(David Berger) Leila Laurel kennen Sie nicht? Das ist nicht so schlimm, denn Sie alle kennen das Problem, gegen das sie Abhilfe geschaffen und dafür den renommierten Design-Award gewonnen hat. Gegen das skandalöse Manspreading hat sie einen Stuhl erfunden, der endlich auch im Sitzen toxischer Männlichkeit ein Ende macht.

Wir alle kennen das: Ob in der U-Bahn, im Wartezimmer Ihres Urologen, ja selbst in der Kirchenbank und im Bierzelt sitzen Männer breitbeinig herum. Das kostet nicht nur viel öffentlichen Raum, sondern ist auch ein eindeutiges Zeichen: Ich muss hier so breitbeinig sitzen, weil mein Penis so viel Platz braucht. – Aggressives Phallus-Posing, das derzeit noch nicht einmal strafrechtlich verfolgt werden kann. Und das anwesenden Frauen immer wieder zeigt: Ich will dich penetrieren und dadurch dominieren. Die sitzen dann notgedrungen daneben und machen die Beine ganz eng. Nach dem Motto: „Bitte nicht! Bitte nicht da rein!“

Der weiße Cis-Mann wird in seine Schranken verwiesen

Was die toxische Männlichkeit natürlich zu noch mehr Penis-Gepose und erhöhter Aggressivität anspornt. Man kann das widerliche Gift des Testosteron, das ab diesem Zeitpunkt in der Luft liegt, förmlich riechen. Was Frauen hier durch weiße Cis-Männer zu erleiden haben, übertrifft die Leiden aller Kriege zusammengenommen weit.

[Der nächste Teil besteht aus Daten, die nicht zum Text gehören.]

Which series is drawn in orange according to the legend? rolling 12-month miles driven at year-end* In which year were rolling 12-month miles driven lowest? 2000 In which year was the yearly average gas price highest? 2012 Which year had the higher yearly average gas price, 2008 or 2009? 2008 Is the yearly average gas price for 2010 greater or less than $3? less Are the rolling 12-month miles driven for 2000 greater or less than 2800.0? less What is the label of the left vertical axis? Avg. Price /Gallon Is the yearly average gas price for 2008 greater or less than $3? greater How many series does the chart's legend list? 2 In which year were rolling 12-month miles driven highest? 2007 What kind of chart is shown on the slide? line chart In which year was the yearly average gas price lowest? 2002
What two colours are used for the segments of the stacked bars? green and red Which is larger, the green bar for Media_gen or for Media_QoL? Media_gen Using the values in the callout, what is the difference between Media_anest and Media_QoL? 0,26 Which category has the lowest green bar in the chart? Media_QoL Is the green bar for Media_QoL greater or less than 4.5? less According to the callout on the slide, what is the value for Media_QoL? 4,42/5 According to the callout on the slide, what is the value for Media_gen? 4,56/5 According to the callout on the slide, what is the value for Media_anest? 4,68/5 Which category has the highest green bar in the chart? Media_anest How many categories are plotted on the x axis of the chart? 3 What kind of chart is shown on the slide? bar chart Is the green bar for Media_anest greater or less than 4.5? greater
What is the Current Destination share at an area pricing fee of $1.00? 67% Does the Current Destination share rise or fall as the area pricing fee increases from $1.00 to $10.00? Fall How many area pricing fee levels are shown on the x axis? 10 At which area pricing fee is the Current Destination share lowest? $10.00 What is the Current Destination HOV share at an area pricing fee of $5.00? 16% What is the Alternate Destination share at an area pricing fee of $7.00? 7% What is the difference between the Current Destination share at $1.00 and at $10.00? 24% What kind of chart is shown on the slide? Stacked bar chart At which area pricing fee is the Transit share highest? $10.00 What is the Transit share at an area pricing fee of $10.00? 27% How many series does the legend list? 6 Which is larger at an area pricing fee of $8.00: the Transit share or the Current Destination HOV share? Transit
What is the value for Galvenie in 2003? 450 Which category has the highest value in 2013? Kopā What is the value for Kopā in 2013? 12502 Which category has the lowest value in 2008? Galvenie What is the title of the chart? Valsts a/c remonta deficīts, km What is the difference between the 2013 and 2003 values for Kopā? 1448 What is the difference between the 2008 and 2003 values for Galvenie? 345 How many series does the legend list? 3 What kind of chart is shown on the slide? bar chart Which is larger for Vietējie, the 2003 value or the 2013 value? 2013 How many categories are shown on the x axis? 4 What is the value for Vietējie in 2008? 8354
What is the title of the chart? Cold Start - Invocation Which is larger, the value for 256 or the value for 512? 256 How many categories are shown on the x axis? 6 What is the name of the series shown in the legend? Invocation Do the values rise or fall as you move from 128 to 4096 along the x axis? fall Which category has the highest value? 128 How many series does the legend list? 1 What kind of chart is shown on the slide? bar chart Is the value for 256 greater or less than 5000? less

Doch die Rettung steht nun bereit. Das Einfache liegt wieder einmal so nahe:

Laila Laural sind auf ihrem täglichen Weg zur Uni Brighton, wo die Britin gerade ihr Studium 3D Design and Craft abschließt, zahlreiche Fälle von Manspreading begegnet. Genervt davon, hat sie ein Designprojekt gestartet, mit dem sie sich des Problems annimmt. Die Lösung: zwei Sitzmöbel. Eines für Männer, das sie dazu bringt, ihre Knie zusammenzulassen, eines für Frauen, das sie ermutigt, etwas breitbeiniger zu sitzen.“ (Quelle)

Eine geniale Erfindung, die die Penisse zusammen mit dem immer mehr anwachsenden Macho-Gehabe weißer Cis-Männer endlich den Kampf ansagt. Da soll nochmal einer sagen, wahrer Fortschritt sei nicht möglich.

Werden IKEA &Co bald nur noch Anti-Manspreading-Stühle verkaufen?

Die Rettung kommt gerade noch rechtzeitig: Da auch in Deutschland das Machogehabe immer toxisch-maskuliner werdender Männer für Frauen zunehmend bedrohlicher wird, sollte man darüber nachdenken, ob man nicht große Möbelhersteller wie IKEA und Co (die ja immer Wert auf ihre politische Korrektheit im jeweiligen Verkaufsland legen) dazu verpflichtet, dass sie nur noch solche Anti-Manspreading-Chairs verkaufen.

Jetzt kann dem weißen Cis-mann eigentlich nur noch sein völlig unverdächtiger POC-Geschlechtsgenosse beispringen, der sich sogar Sorgen um die frauenfeindlichen Aspekte der Neuerfindung macht: Ein kleines Problem dürfte nämlich der Stuhl für Frauen sein, der an einen gynäkologischen Untersuchungsstuhl erinnert und Frauen zu immer verfügbaren Sexualobjekten degradiert.

Bei der gegenwärtigen fast flächendeckenden Verdummung des Alahu-Akbar-Feminismus dürfte das den Feministinnen allerdings nicht auffallen.